COVID-19 vaccine not available for kids yet
The rollout of the Pfizer COVID-19 vaccine this week, and the Moderna vaccine next week, does not include children under age 16.
Vaccines for children are on the horizon.
“The reason children were not considered initially a priority is because while people less than 21 years of age make up 26 percent of the U.S. population, they make up 0.08 percent of deaths,’’ said Dr. Paul Offit, a member of the FDA advisory board on vaccines. “They were not a first priority, but should be and I think eventually will be.’’
Offit said children need to be immunized because as many have died from COVID-19 this year as died of the flu.
As of Dec. 9, the Centers for Disease Control reported that 92 children ages 14 and below had died from COVID-19.
“Also the (virus) can cause this multi-system inflammatory disease in children and even inflammation of the blood vessels, aside from this multi-system inflammatory disease,’’ Offit added.
Pfizer has gone down to 16 years of age and Offit said there’s an interest in going down to 12 years of age.
Astra-Seneca is considering going down to 4-5 years of age. Offit said he expects those studies to roll out early next year.
“Anything that causes children to suffer, be hospitalized or die that can be prevented safely and effectively needs to be prevented. I think we will do that but not without data first, so we need to study children first,’’ Offit said.
Once a vaccine that is safe for children becomes available, parents will make decisions about whether they want their children to receive it.
“There’s a lot of conversation about vaccine hesitancy.
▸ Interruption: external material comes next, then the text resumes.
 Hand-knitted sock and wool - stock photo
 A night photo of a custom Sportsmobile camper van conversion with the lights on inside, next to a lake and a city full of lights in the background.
We are concerned about that, that is a legitimate concern,’’ said Patsy Stinchfield, president- elect of the National Foundation for Infectious Diseases. “But the context is 90 percent of parents vaccinate their children on schedule by the time they enter kindergarten. That is the silent majority. Then there’s that 1-2 percent that are the very loud anti-vaccine group. The remainder is in the middle, they’re the hesitant (ones). They’re the ones who need more information, they have fears.
“A lot of the parents I talk to that are hesitant are just stuck. They’ve heard from this side you should vaccinate, that side that you shouldn’t vaccinate. Now They’re just scared, they don’t know what to do,’’ Stinchfield said.
She said she tells families that vaccine safety monitoring never ends.
“So we don’t just roll out the vaccine and go on to the next one. We’re constantly monitoring vaccines and that should give people comfort,’’ Stinchfield said.